De l’utilisation du complotisme dans la sphère politique

Interrogé par le journal L’Express « sur la vague actuelle de complotisme, surreprésentée au Rassemblement national et chez La France insoumise », Gérald Bronner, sociologue spécialiste de la croyance, explique que cette mouvance sera un enjeu important dans la prochaine compagne présidentielle. C’est pour lui « un danger réel pour les démocraties en général ».

Dans son dernier essai « Apocalypse cognitive », il déplore « l’épidémie de crédulité », favorable à la propagation des thèses complotistes, et l’explique par une augmentation du temps libre et de l’information disponible. L’avènement du numérique ayant « depuis le début de ce siècle produit plus d’informations sur Terre que depuis l’invention de l’imprimerie », ce foisonnement oblige à une sélection qui ne va pas toujours dans le sens de la rationalité. D’autant moins qu’internet a dérégulé l’information, laissant la possibilité à chacun de « proposer sa vision du monde ». Ceux qui suscitent le plus l’attention, sont ceux qui « exploitent des émotions ancestrales comme la peur, la colère ou l’indignation ». Le succès de la collapsologie ou les discours anxiogènes sur la dangerosité des vaccins en sont des exemples.

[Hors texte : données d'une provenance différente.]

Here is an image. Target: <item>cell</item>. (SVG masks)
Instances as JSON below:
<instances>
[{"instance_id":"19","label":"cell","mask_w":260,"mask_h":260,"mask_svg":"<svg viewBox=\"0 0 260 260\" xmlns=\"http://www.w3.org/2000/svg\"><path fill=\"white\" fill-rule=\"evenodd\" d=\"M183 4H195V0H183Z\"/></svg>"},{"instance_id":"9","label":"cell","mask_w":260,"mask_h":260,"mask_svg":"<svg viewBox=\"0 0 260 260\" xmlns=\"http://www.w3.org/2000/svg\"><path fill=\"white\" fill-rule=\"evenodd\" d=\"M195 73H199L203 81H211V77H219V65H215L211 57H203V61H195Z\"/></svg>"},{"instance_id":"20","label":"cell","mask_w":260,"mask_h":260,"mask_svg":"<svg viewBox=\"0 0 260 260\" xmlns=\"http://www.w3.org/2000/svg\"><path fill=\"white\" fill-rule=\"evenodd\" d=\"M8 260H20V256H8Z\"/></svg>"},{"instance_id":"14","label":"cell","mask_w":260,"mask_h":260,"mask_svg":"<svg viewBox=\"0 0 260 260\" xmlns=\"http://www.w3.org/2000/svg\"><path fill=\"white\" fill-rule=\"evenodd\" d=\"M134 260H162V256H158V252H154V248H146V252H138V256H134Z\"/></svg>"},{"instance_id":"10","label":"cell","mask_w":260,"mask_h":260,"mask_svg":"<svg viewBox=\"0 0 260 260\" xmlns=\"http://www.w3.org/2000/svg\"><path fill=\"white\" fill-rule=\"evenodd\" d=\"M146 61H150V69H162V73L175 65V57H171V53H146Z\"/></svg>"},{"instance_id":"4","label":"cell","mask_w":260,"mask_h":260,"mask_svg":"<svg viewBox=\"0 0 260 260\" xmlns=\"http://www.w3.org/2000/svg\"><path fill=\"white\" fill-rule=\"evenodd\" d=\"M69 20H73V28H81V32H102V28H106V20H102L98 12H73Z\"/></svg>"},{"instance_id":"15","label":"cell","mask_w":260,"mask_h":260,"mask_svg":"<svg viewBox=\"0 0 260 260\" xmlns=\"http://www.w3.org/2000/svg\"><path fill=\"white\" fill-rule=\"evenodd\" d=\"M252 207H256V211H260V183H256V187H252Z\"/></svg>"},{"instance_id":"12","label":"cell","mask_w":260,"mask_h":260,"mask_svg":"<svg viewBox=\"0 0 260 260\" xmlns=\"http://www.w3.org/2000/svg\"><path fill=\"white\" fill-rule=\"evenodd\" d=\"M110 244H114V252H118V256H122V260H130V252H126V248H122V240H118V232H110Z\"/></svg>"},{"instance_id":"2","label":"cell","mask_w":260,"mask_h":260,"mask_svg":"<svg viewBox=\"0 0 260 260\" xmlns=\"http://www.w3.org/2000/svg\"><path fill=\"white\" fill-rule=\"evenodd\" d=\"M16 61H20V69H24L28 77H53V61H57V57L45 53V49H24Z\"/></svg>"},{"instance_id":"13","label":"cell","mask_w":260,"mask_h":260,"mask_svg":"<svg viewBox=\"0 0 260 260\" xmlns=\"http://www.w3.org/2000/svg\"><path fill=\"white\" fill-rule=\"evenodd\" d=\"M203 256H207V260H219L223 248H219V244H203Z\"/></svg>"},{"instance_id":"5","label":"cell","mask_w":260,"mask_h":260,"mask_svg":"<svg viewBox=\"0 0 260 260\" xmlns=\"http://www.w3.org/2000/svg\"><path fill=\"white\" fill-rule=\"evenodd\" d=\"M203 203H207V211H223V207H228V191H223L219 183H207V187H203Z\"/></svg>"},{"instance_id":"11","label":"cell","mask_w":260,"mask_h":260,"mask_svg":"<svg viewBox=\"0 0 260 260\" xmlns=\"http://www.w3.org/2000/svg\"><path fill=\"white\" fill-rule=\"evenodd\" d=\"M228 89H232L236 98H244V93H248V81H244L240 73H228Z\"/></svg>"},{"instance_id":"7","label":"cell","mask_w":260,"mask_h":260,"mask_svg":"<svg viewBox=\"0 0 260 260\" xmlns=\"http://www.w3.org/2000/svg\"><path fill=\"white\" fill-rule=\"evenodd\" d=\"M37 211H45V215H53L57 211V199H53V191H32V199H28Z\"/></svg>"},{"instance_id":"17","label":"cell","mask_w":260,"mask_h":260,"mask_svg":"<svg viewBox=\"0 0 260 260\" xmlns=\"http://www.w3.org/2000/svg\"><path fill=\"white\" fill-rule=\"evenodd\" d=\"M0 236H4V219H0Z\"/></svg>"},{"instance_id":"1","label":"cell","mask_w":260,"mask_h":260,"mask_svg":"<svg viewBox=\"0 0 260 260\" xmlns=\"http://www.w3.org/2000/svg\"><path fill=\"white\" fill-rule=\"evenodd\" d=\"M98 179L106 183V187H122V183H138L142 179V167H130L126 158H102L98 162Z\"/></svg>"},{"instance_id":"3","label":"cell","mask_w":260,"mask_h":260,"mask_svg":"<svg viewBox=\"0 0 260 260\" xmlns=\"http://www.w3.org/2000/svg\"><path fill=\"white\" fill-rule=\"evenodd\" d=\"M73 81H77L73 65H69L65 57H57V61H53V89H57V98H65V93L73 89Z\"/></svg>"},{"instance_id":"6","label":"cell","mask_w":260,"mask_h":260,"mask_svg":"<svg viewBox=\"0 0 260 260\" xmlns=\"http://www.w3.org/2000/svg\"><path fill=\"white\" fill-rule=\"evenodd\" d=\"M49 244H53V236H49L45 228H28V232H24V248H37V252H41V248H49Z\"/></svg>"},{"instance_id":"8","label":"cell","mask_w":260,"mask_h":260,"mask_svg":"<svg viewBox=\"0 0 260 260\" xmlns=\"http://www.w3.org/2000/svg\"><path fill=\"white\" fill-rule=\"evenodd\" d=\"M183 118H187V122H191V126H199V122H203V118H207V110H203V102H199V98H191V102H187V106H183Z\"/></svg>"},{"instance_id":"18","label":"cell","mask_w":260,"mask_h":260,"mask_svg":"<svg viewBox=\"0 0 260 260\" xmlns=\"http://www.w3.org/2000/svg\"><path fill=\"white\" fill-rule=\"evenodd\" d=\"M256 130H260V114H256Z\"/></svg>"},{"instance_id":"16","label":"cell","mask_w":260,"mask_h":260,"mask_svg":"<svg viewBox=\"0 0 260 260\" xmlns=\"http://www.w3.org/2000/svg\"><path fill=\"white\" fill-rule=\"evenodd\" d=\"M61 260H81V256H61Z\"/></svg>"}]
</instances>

Les théories du complot se sont tellement répandues depuis un an qu’elles sont parvenues à s’échapper de la sphère virtuelle pour entrer dans le monde réel. L’assaut du Capitole à Washington en début d’année en a été une démonstration percutante et a permis « une prise de conscience de la dangerosité de cette crédulité ». Crédulité que Trump a su alimenter durant tout son mandat en faisant de la désinformation son mode de communication. En récusant la parole des experts, par exemple lorsqu’il a nié le réchauffement climatique parce qu’à certains moments il fait froid, il a légitimé le « bon sens » populaire et l’intuition « comme expression politique ».
En France les deux groupes politiques regroupant le plus de personnes susceptibles d’adhérer aux thèses complotistes sont les sympathisants du Rassemblement National et de la France Insoumise. En 2019, Gerald Bronner avait déjà noté que « la variable prédisant le mieux le fait d’être complotiste était l’identification au mouvement des gilets jaunes ». Mais contrairement à d’autres pays (comme l’Italie) où les extrêmes ont pu se réunir par l’entremise de thèses complotistes, il est peu probable que ce soit le cas en France.

Pour Gérald Bronner, les doutes exprimés par Marine Le Pen ou Jean-Luc Mélenchon au sujet de la vaccination avaient comme objectif stratégique d’entretenir auprès de leur électorat défavorable à la vaccination » une vision paranoïde du monde ». Et bien qu’ils se soient dit prêts à se faire vacciner, cela leur permet de conserver « une armée électorale de réserve ».
Par contre, souligne-t-il, des candidats de moindre importance comme Florian Philippot, Nicolas Dupont-Aignan ou Philippe De Villiers, n’hésitent pas à se positionner sur un créneau conspirationniste afin de « gagner des parts de marché dans des niches » complotistes. Mais, eux aussi ont des limites. En effet « exprimer politiquement un complotisme trop décomplexé » comme celui des thèses QAnon  peut être contre-productif.

Pour Gérald Bronner, l’exécutif a accordé trop d’importance à l’opinion des antivaccins, en particulier lorsque le vaccin AstraZenaca a été suspendu. Selon lui, « le récit politique aurait pu mieux défendre la rationalité » en faisant « savoir que nous sommes en danger de mort, et que la seule solution disponible est la vaccination. »

Mais la réhabilitation récente de la Miviludes semble montrer que « les pouvoirs publics se donnent plus de moyens pour lutter contre ces phénomènes d’irrationalité ».

Cependant, ce ne sera pas suffisant pour faire barrage aux théories du complot. L’éducation à l’esprit critique est essentielle, mais ses effets se verront à long terme. En attendant, sans entrer dans une forme de censure, il suggère de les freiner en changeant les algorithmes des IA (Intelligence artificielle) pour laisser une chance aux thèses rationnelles d’être plus visibles en ligne.